Gli archeologi dell’accertamento tributario individuano le origini ispiratrici di questa invenzione accertatrice in un risalente commento dell’organo di informazione dell’Agenzia delle Entrate (Merone C. "Trattamento di fine mandato: importi accantonabili e deduzione", Fisco Oggi, 8.6.2009), i cui contenuti sono stati posti a fondamento di contestazioni fiscali accolte in alcune sentenze (oltre a quella già citata, C.T. Prov. Treviso 24.8.2018 n. 268/2/18 e la C.T. Reg. Napoli 1.12.2015 n. 10730).

Valorizzando, invece, il fatto che nessuno ha mai previsto un'apposita norma che indichi le modalità istitutive e i criteri di calcolo dei compensi agli amministratori (incluse quindi le somme accantonate a TFM), stante la mancanza di riferimenti legali contenenti i limiti massimi di spesa e che gli importi accantonati rimangono rimessi alla libera volontà delle parti, altri pronunciamenti hanno negato all'Amministrazione finanziaria ogni arbitrario potere di valutazione sulla loro congruità (tra queste, C.T. Reg.
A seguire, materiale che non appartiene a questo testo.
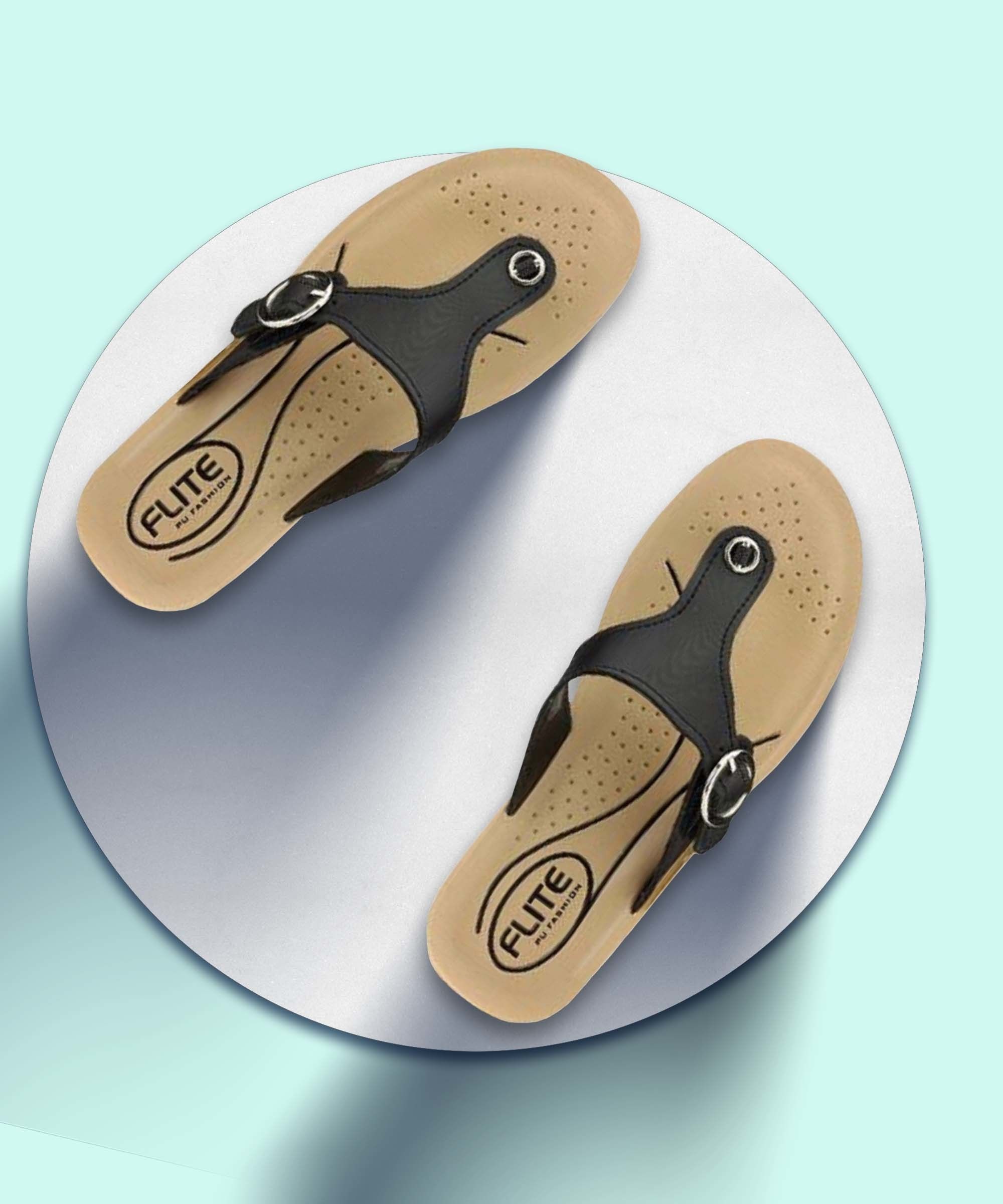 Women Slippers-image-25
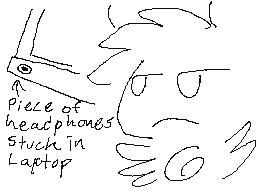 Recommended Flipnote Thumbnail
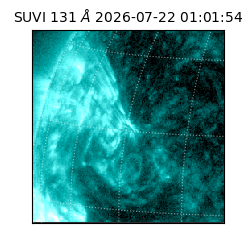 suvi - 2026-07-22T01:01:54.900000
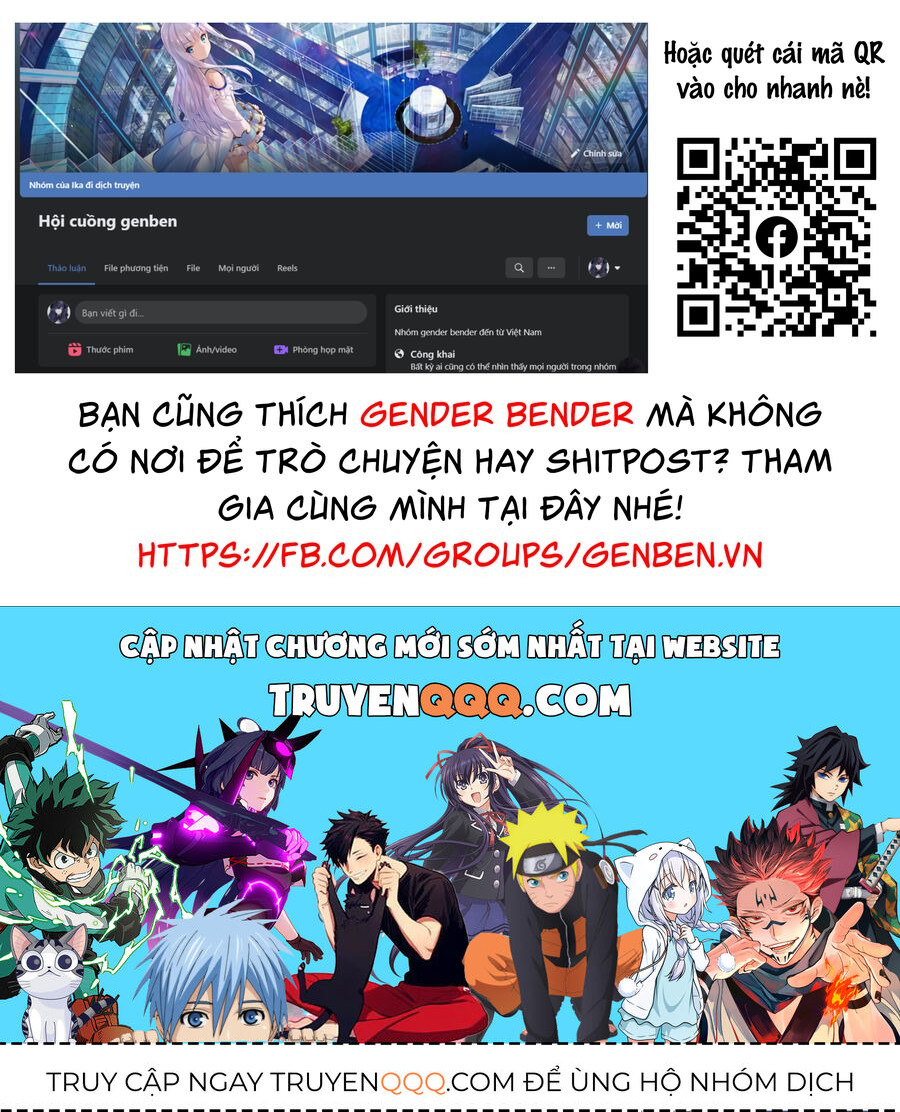 Destiny Unchain Online: Bị Biến Thành Thiếu Nữ Ma Cà Rồng, Tôi Được Biết Đến Với Tên Gọi Chapter 21 - Trang 2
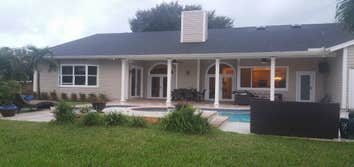 Project photos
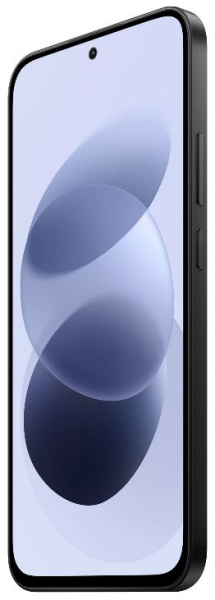 фото Смартфон Xiaomi Redmi Note 17 6/256GB в Уфе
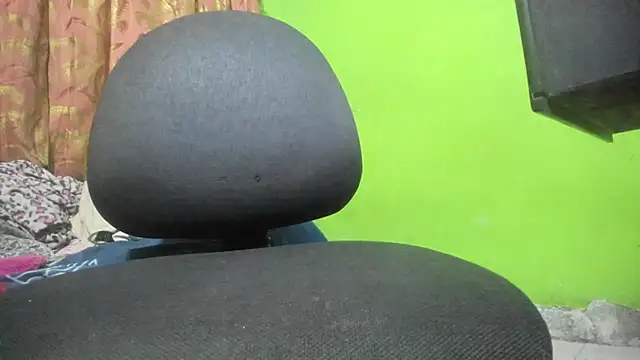 Brenda_Smith69 live sex cam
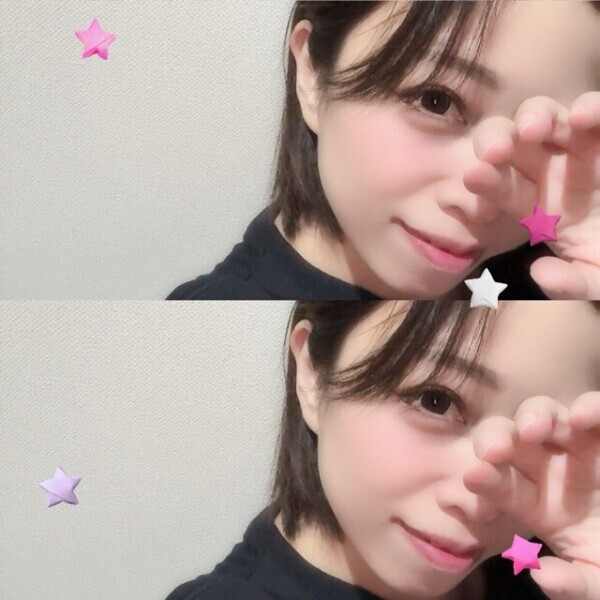 ありがとう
Roma 16.1.2012 n. 25/1/12, C.T. Reg. Venezia 3.2.2016 n. 196/1/1 e C.T. Prov. Lecco 11.7.2017 n. 164/2/17, C.T. Reg. Lombardia 11.9.2018 n. 3749/16/18).

In questa giostra giurisprudenziale e nel disordine giudicante di chi non si arrende alla realtà, un punto fermo lo ha recentemente segnato anche autorevole dottrina (Leo M. "Le imposte sui redditi nel Testo unico", Giuffré, Milano, 2018, p. 1923), che ha chiaramente ricordato che "per quanto attiene alla determinazione delle indennità da corrispondere alla cessazione del rapporto di collaborazione coordinata e continuativa si rileva che allo stato della vigente normativa non esistono parametri analoghi a quelli previsti per il rapporto di lavoro dipendente, e pertanto a tal fine vanno assunte le pattuizioni contenute nell'anzidetto atto scritto".

In conclusione, ai fini della deduzione delle quote di accantonamento al TFM non possono valere i limiti codicistici previsti per il TFR dall’art. 2120 c.c.